Dentro dos contentores, e acabada de sair do atelier do escultor em França, estava a gigantesca estátua que paira desde então não só sobre o horizonte de Richmond, mas também sobre a psique da Virgínia: o imponente Lee, montado no seu cavalo. Esse momento de aclamação popular elevou Lee a um novo patamar de admiração, e ajudou a germinar a crescente visão do general como “o maior filho da Commonwealth da Virgínia”, diz o historiador Edward Ayers, professor na Universidade de Richmond.
“Sem dúvida que Lee foi aclamado no momento da sua morte”, vinte anos antes, diz Ayers. “Mas foi esta extraordinária manifestação pública em 1890 que decisivamente começou a colocá-lo no topo do panteão para os brancos da Virgínia. Houve pessoas que guardaram pedaços dessas cordas para o resto das vidas.”
Nos 127 anos que passaram desde esse dia, os memoriais em honra de Lee multiplicaram-se pelo país, em especial no Sul. E agora estão a desaparecer – a maior parte das vezes durante a noite. Na ressaca da violência na manifestação de supremacistas brancos em Charlottesville – uma iniciativa que inicialmente tinha como objectivo protestar contra a prevista retirada de uma estátua de Lee – as figuras do general têm vindo a ser removidas dos seus pedestais um pouco por todo o lado, desde o Texas à Carolina do Norte ou a Baltimore.

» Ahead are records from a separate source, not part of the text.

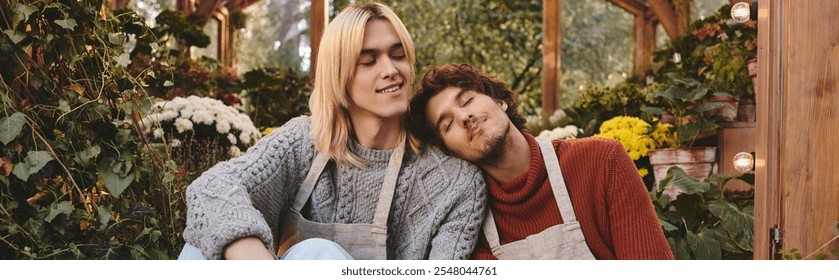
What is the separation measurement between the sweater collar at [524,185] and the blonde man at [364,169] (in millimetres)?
57

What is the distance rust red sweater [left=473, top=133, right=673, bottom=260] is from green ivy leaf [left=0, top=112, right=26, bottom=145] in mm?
1034

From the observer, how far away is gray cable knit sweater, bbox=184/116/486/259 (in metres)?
2.01

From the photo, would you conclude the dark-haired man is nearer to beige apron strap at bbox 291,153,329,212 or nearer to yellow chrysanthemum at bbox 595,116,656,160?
beige apron strap at bbox 291,153,329,212

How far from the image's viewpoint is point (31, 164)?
1937mm

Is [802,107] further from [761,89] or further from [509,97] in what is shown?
[509,97]

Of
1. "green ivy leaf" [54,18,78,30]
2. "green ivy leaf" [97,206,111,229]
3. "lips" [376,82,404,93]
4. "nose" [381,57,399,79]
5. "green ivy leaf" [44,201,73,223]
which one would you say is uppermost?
"green ivy leaf" [54,18,78,30]

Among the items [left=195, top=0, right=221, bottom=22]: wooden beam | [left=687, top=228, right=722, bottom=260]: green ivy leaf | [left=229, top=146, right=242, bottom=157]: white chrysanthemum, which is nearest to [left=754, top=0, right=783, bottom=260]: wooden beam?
[left=687, top=228, right=722, bottom=260]: green ivy leaf

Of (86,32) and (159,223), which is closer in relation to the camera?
(86,32)

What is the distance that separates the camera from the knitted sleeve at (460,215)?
2039 mm

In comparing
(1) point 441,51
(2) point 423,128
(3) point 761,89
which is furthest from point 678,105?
(1) point 441,51

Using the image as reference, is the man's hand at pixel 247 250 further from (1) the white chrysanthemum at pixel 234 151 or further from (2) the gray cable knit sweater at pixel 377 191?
(1) the white chrysanthemum at pixel 234 151

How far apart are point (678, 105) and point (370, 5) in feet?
6.93

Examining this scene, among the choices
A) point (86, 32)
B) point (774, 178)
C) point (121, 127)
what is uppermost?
point (86, 32)

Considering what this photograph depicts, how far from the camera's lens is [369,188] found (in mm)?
2119
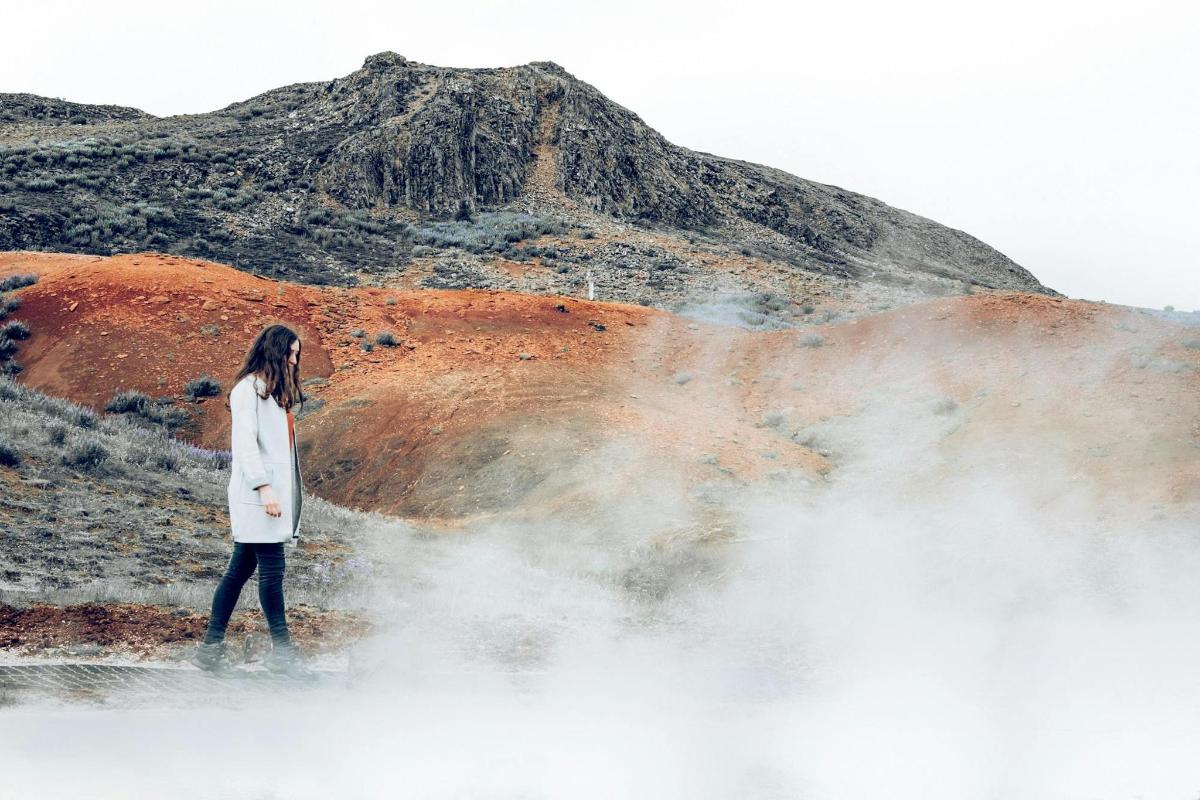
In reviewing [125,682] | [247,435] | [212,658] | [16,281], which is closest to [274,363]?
[247,435]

Mas não há sítio onde a presença de Lee se faça sentir tanto como no “Old Dominion”, o seu amado estado-natal. Na Virgínia, os tributos a Lee incluem o seu nome em pelo menos cinco escolas secundárias, duas escolas primárias, uma base do Exército e uma universidade. Dá também título a um feriado e a uma auto-estrada interestadual que se estende de Rosslyn a Bristol. O seu túmulo em mármore, em exposição na Universidade Washington and Lee em Lexington, é digno de uma catedral, e a Arlington House, mansão sobranceira ao Arlington National Cemetery onde Lee viveu, é um memorial gerido pelo National Park Service que atrai mais de um milhão de visitantes por ano.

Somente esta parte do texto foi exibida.